Presented at the American Society of Nephrology Kidney Week 2023, results of the phase 1a/2b trial, which included patients with IgA nephropathy, primary membranous nephropathy, and lupus nephritis, indicate use of povetacicept was well-tolerated, with investigators pointing out reductions in urinary protein-to-creatinine ratio and no serious adverse events observed in the trial.1
“In this initial experience, low-dose povetacicept at 80 mg has been well tolerated and demonstrates highly encouraging improvements in UPCR and disease biomarkers in IgA nephropathy, with early evidence suggesting remission," said James Tumlin, MD, professor of medicine at Emory University School of Medicine as well as the founder and chief executive officer of NephroNet Clinical Trials Consortium.2 “These findings suggest a highly compelling development profile for povetacicept based upon a rapid reduction in the key pathogenic biomarker Gd-IgA1, marked and clinically meaningful reductions in UPCR, and a once-a-month dosing regimen.”

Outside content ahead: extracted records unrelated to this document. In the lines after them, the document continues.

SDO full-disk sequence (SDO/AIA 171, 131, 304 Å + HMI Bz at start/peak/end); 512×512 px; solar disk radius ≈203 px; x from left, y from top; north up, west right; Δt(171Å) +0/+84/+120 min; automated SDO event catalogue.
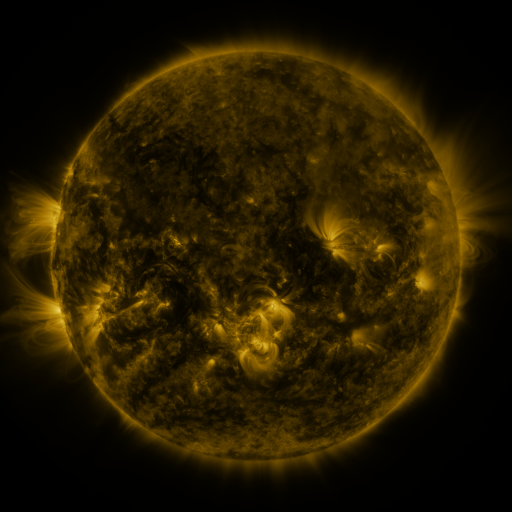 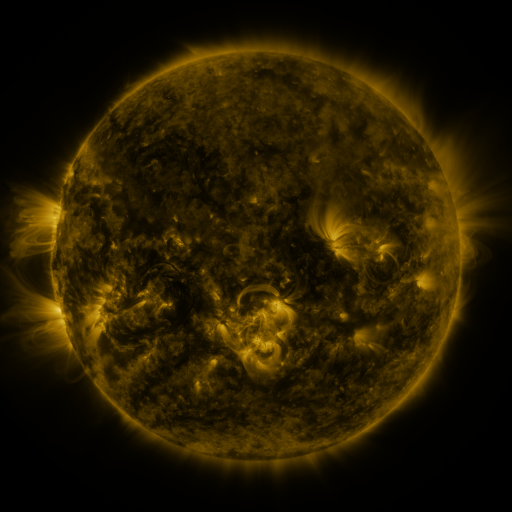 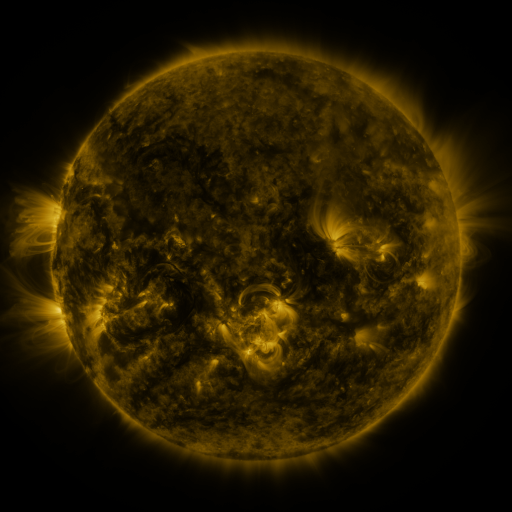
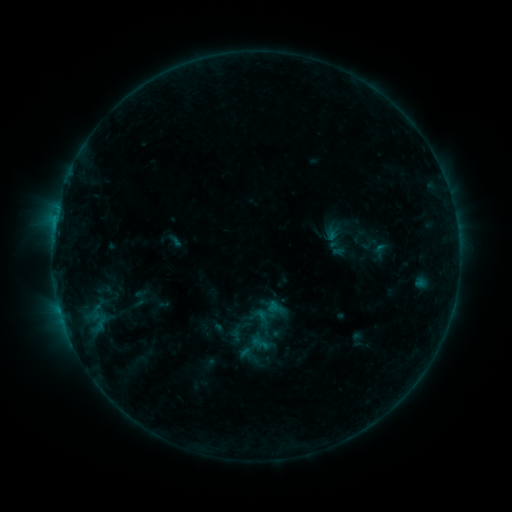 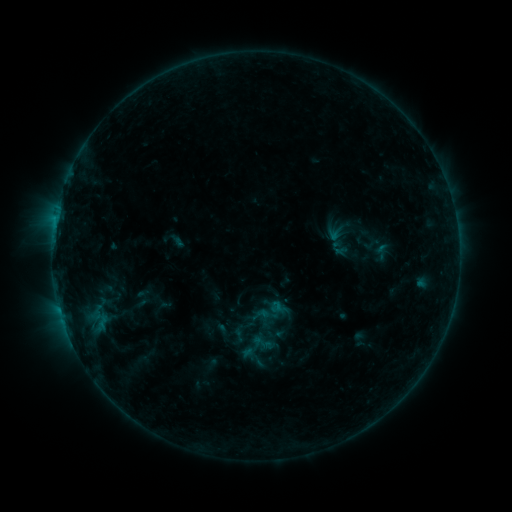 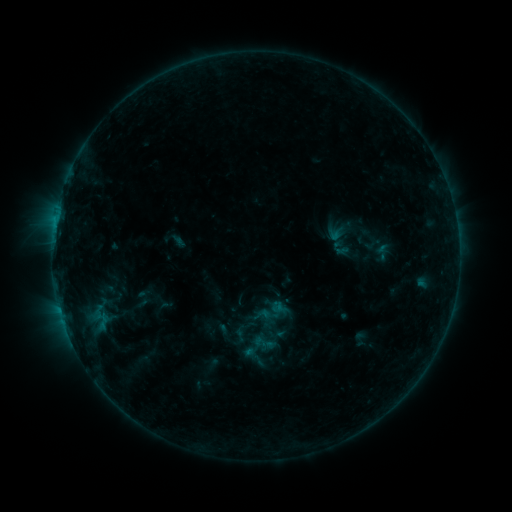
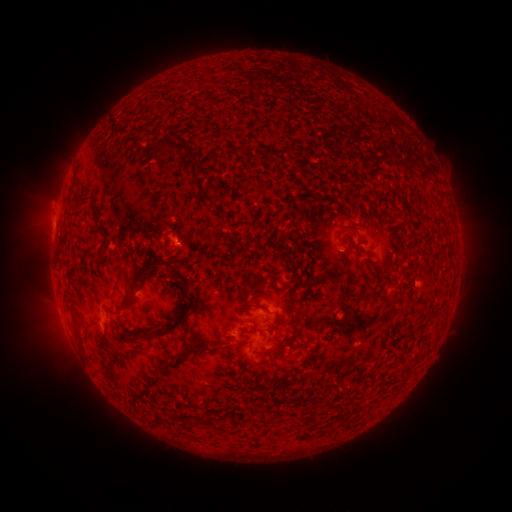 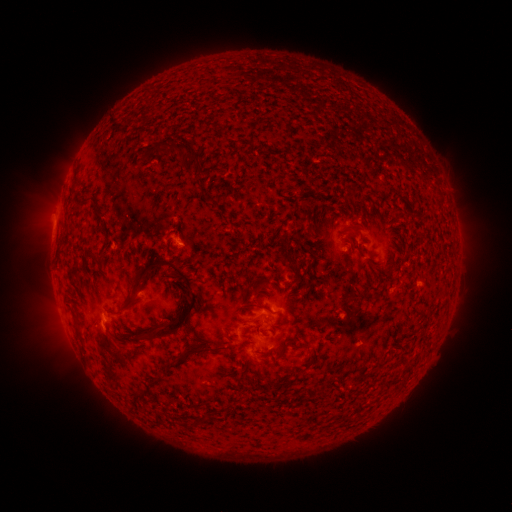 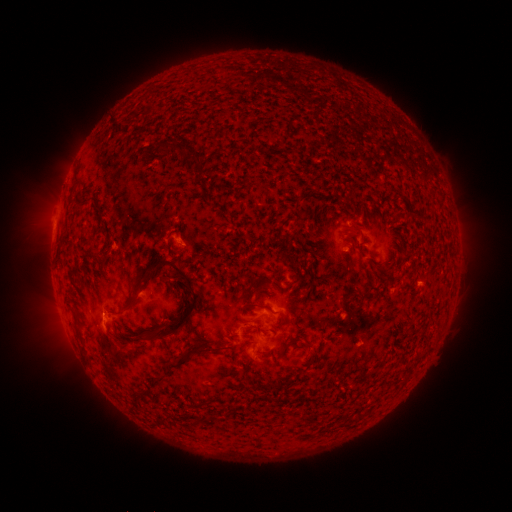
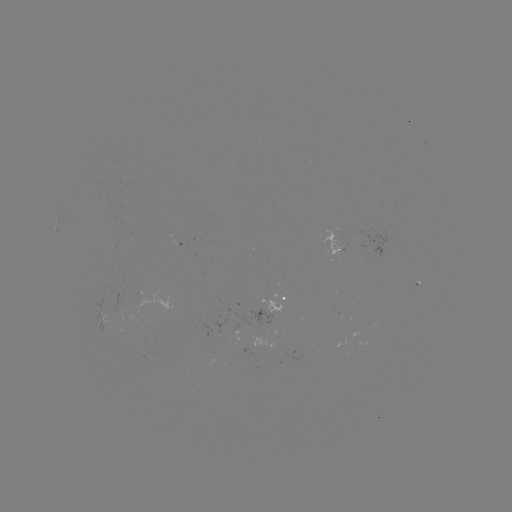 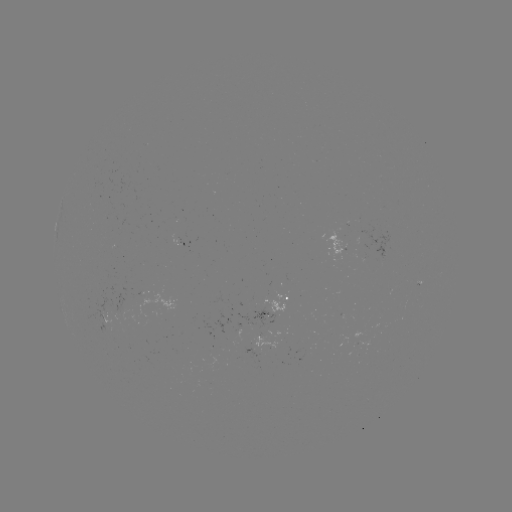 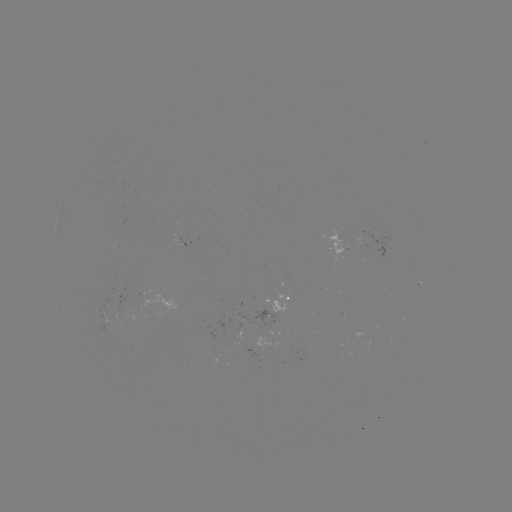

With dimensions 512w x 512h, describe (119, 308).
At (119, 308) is emerging-flux region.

RUBY-3 was an open-label study launched in March 2023 with the intent of exploring the safety and efficacy of povetacicept 80 mg or 240 mg every 4 weeks for 24 weeks, with an optional 24-week extension period. Sponsored by Alpine Immune Sciences, the trial enrolled patients aged 18 years or older with biopsy-confirmed IgA nephropathy, primary membranous nephropathy, and lupus nephritis. Additional inclusion criteria for the trial required patients to be on maximally tolerated ACEi/ARB therapy, have well-controlled blood pressure, and be receiving disease-specific immunosuppressive therapy where applicable.1
The primary objective for the trial was safety assessment. Secondary outcomes of interest included pharmacokinetics, pharmacodynamics, immunogenicity, biomarkers, and efficacy of the agent.1
At Kidney Week 2023, data presented by Tumlin indicated 20 participants with IgA nephropathy had been enrolled, with 12 having received povetacicept, including 5 with available UPCR at 24 weeks. Among this group, use of povetacicept was associated with clinically meaningful improvements in proteinuria, with a 53.5% reduction from baseline in UPCR observed at 24 weeks.1
A release from Alpine Immune Sciences also pointed 80% had achieved remission, which was defined as UPCR less than 0.5 g/g and 50% or greater reduction in UPCR from baseline with stable renal function. Additionally, results indicated treatment with povetacicept 80 mg was also associated with more than a 60%reduction in Gd-IgA1 as well as stable eGFR) (+7.1% from baseline at 24 weeks). Alpine Immune Sciences also noted a single patient with primary membranous nephropathy has also been enrolled and treated with povetacicept 80 mg. This patient had achieved immunological remission.1
Initial safety analyses from RUBY-3 indicate povetacicept was well tolerated, with no reported administration-associated reactions, no instances of IgG < 3 g/L, and no severe infections. Alpine Immune Sciences detailed plans to continue enrollment for the elevated dose of povetacicept and expects initial data in the first half of 2024.1
“Based on this data, advancement of povetacicept to a pivotal trial in IgA nephropathy, where it has already accumulated a reasonably sized clinical experience, seems urgently warranted,” added Jonathan Barratt, MD, Mayer Professor of Renal Medicine at the University of Leicester.2 “The initial findings in primary membranous nephropathy, a disease with no approved therapies, are equally encouraging. Further study is clearly warranted and confirmation of the results in additional pMN patients, along with correlation with renal outcomes, may facilitate a rapid development path.”